──────── Dataset extract
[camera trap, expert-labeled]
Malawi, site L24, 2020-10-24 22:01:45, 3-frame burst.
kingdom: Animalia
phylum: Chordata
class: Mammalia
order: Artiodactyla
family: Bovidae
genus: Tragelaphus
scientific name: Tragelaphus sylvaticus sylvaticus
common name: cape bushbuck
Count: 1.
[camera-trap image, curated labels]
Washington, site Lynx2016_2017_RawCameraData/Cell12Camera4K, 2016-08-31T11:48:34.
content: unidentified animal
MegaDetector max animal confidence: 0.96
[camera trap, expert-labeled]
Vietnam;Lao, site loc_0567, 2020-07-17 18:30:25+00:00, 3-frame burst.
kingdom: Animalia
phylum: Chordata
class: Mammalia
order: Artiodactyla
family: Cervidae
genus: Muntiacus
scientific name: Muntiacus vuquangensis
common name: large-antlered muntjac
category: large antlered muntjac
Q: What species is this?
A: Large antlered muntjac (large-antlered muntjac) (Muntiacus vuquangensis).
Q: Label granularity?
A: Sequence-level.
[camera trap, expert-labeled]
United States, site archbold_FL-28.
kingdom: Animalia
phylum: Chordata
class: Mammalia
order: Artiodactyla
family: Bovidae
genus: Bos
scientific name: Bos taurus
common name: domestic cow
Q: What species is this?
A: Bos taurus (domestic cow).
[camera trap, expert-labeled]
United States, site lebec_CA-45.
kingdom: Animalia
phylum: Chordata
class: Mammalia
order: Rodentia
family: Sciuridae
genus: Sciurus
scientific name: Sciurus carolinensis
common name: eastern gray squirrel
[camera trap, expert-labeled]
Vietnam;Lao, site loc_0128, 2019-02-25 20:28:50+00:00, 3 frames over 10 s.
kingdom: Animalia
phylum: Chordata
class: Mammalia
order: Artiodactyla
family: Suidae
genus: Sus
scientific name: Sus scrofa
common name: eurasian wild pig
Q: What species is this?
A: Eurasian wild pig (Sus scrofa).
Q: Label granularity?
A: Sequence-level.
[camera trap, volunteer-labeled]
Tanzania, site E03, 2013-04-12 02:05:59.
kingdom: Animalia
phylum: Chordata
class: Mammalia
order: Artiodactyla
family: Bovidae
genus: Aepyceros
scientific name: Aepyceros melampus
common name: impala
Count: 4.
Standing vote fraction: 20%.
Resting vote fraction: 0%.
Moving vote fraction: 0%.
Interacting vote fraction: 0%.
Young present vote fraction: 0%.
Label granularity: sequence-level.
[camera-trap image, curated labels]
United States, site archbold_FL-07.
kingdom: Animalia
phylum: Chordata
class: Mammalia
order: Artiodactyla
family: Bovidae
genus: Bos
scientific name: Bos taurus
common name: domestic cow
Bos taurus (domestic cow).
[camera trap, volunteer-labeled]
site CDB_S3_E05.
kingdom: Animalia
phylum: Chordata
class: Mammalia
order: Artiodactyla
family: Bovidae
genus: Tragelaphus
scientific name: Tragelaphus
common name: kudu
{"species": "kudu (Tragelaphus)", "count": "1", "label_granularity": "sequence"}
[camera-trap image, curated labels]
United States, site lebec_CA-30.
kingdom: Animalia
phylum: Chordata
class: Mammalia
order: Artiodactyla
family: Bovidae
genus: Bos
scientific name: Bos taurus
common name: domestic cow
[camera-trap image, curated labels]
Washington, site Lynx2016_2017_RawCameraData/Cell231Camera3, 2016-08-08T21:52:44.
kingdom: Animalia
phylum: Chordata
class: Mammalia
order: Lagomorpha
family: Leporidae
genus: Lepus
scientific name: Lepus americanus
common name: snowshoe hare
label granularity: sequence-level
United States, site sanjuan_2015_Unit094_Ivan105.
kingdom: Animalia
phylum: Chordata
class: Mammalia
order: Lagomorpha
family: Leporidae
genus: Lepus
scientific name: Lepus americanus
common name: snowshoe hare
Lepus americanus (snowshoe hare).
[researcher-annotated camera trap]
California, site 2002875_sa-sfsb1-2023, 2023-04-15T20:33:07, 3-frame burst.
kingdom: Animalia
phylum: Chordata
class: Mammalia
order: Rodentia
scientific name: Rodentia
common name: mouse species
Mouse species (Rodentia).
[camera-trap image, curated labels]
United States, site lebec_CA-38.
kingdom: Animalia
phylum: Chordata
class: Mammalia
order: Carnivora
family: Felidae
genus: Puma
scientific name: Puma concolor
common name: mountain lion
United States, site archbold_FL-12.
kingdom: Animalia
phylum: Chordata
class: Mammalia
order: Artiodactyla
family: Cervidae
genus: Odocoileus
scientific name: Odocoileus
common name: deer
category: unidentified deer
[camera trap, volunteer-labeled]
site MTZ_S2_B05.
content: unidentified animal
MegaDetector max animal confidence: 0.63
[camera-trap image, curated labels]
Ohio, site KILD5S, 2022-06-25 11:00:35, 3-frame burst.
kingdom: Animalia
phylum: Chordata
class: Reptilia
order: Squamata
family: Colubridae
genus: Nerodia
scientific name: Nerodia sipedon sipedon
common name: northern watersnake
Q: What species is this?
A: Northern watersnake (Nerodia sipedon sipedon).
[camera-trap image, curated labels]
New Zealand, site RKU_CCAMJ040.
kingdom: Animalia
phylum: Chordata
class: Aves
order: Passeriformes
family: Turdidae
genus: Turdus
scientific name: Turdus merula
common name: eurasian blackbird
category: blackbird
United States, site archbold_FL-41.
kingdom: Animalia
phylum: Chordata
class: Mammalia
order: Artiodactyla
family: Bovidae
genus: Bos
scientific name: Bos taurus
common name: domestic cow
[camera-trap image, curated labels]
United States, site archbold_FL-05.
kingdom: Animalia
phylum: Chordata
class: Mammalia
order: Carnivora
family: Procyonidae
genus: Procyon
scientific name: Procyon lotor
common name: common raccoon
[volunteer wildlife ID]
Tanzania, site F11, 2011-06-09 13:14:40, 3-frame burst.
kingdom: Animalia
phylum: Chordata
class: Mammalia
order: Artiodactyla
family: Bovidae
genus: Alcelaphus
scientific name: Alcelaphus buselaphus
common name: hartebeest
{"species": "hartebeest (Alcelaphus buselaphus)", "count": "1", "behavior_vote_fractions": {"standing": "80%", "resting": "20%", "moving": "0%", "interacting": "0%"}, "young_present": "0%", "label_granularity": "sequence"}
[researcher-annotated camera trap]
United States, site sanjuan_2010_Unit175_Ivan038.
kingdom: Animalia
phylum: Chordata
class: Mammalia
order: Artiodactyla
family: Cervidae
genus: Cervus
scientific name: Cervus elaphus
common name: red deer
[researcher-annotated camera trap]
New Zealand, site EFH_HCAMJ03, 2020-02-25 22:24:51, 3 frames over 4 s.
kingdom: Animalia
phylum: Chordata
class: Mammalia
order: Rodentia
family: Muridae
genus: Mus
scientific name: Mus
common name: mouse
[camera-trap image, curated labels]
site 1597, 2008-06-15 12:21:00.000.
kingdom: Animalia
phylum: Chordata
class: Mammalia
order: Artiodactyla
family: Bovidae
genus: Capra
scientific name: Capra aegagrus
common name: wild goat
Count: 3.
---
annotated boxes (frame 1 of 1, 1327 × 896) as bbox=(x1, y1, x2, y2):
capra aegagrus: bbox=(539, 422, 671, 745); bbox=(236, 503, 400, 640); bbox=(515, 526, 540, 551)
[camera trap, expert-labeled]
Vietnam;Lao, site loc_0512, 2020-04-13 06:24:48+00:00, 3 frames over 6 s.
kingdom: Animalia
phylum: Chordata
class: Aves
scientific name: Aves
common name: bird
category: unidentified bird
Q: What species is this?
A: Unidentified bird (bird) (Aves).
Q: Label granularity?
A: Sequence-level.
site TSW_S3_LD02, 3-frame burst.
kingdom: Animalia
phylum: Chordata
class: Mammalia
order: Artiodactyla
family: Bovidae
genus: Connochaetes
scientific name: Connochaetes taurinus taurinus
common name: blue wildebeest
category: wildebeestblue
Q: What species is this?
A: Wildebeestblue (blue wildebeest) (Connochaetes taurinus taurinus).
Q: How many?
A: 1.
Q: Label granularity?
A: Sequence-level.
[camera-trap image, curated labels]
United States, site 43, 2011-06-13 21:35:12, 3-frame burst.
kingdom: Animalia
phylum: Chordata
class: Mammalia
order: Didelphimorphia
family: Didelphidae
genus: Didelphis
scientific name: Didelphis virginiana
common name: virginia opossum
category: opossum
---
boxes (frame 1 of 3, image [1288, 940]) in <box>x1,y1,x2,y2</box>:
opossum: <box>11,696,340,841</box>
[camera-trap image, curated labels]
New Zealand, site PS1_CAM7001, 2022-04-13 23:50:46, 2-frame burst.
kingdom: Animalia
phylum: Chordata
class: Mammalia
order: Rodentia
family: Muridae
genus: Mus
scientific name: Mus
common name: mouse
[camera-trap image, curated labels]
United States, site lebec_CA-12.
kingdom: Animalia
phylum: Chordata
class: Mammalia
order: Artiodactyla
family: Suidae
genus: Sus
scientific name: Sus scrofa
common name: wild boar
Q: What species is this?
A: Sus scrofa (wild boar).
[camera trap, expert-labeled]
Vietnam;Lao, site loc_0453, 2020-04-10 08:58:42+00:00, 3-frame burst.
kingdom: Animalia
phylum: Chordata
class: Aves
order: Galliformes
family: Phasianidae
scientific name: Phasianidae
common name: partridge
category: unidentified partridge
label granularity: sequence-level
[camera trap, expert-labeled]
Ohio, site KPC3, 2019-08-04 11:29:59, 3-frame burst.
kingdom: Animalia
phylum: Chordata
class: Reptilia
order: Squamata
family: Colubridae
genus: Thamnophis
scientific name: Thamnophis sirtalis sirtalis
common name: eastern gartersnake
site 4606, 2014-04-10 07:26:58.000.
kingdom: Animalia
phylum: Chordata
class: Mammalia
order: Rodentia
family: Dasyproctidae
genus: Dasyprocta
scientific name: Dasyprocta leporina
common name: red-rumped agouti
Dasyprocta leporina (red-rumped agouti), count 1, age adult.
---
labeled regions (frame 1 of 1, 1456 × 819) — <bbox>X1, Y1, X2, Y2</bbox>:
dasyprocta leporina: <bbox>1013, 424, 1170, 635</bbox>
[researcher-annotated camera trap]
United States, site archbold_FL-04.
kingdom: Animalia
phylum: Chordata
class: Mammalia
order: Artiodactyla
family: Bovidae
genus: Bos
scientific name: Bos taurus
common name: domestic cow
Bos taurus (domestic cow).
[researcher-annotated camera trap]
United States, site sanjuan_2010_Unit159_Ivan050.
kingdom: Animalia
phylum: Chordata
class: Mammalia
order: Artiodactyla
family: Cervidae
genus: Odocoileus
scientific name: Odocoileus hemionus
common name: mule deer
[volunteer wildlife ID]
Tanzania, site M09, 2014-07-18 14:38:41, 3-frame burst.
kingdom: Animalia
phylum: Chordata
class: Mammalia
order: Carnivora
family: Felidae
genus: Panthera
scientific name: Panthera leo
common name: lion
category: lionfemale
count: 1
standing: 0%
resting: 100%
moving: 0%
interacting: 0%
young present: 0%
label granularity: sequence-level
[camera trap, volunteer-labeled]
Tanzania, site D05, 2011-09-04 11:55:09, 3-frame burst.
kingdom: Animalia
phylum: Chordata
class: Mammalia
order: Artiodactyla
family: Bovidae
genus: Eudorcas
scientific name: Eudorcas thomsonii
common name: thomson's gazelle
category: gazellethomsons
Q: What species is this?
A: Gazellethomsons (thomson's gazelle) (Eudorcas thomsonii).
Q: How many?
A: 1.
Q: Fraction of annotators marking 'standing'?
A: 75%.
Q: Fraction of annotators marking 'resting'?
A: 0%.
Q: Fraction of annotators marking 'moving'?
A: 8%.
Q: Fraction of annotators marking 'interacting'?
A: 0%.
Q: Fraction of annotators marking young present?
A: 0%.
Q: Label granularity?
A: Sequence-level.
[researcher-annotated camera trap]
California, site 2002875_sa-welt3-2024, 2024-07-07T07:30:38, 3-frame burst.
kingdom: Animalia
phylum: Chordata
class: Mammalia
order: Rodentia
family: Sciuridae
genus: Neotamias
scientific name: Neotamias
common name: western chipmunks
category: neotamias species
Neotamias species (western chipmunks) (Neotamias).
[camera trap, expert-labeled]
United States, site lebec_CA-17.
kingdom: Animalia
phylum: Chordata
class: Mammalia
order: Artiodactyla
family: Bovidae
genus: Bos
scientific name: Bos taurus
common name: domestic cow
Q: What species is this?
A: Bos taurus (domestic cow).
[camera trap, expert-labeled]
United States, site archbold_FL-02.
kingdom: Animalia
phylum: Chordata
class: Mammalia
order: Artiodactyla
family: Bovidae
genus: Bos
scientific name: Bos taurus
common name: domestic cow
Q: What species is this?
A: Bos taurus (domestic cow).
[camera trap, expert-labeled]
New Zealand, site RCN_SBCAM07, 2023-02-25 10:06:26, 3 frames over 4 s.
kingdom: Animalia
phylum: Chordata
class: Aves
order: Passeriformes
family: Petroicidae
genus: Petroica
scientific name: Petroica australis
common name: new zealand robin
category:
────────────────
Go through the listing above and write out exactly the lines starting with the one holding "category: opossum" and running through the one holding "scientific name: Thamnophis sirtalis sirtalis", ends included, and no others.

**The answer**
category: opossum
---
boxes (frame 1 of 3, image [1288, 940]) in <box>x1,y1,x2,y2</box>:
opossum: <box>11,696,340,841</box>
[camera-trap image, curated labels]
New Zealand, site PS1_CAM7001, 2022-04-13 23:50:46, 2-frame burst.
kingdom: Animalia
phylum: Chordata
class: Mammalia
order: Rodentia
family: Muridae
genus: Mus
scientific name: Mus
common name: mouse
[camera-trap image, curated labels]
United States, site lebec_CA-12.
kingdom: Animalia
phylum: Chordata
class: Mammalia
order: Artiodactyla
family: Suidae
genus: Sus
scientific name: Sus scrofa
common name: wild boar
Q: What species is this?
A: Sus scrofa (wild boar).
[camera trap, expert-labeled]
Vietnam;Lao, site loc_0453, 2020-04-10 08:58:42+00:00, 3-frame burst.
kingdom: Animalia
phylum: Chordata
class: Aves
order: Galliformes
family: Phasianidae
scientific name: Phasianidae
common name: partridge
category: unidentified partridge
label granularity: sequence-level
[camera trap, expert-labeled]
Ohio, site KPC3, 2019-08-04 11:29:59, 3-frame burst.
kingdom: Animalia
phylum: Chordata
class: Reptilia
order: Squamata
family: Colubridae
genus: Thamnophis
scientific name: Thamnophis sirtalis sirtalis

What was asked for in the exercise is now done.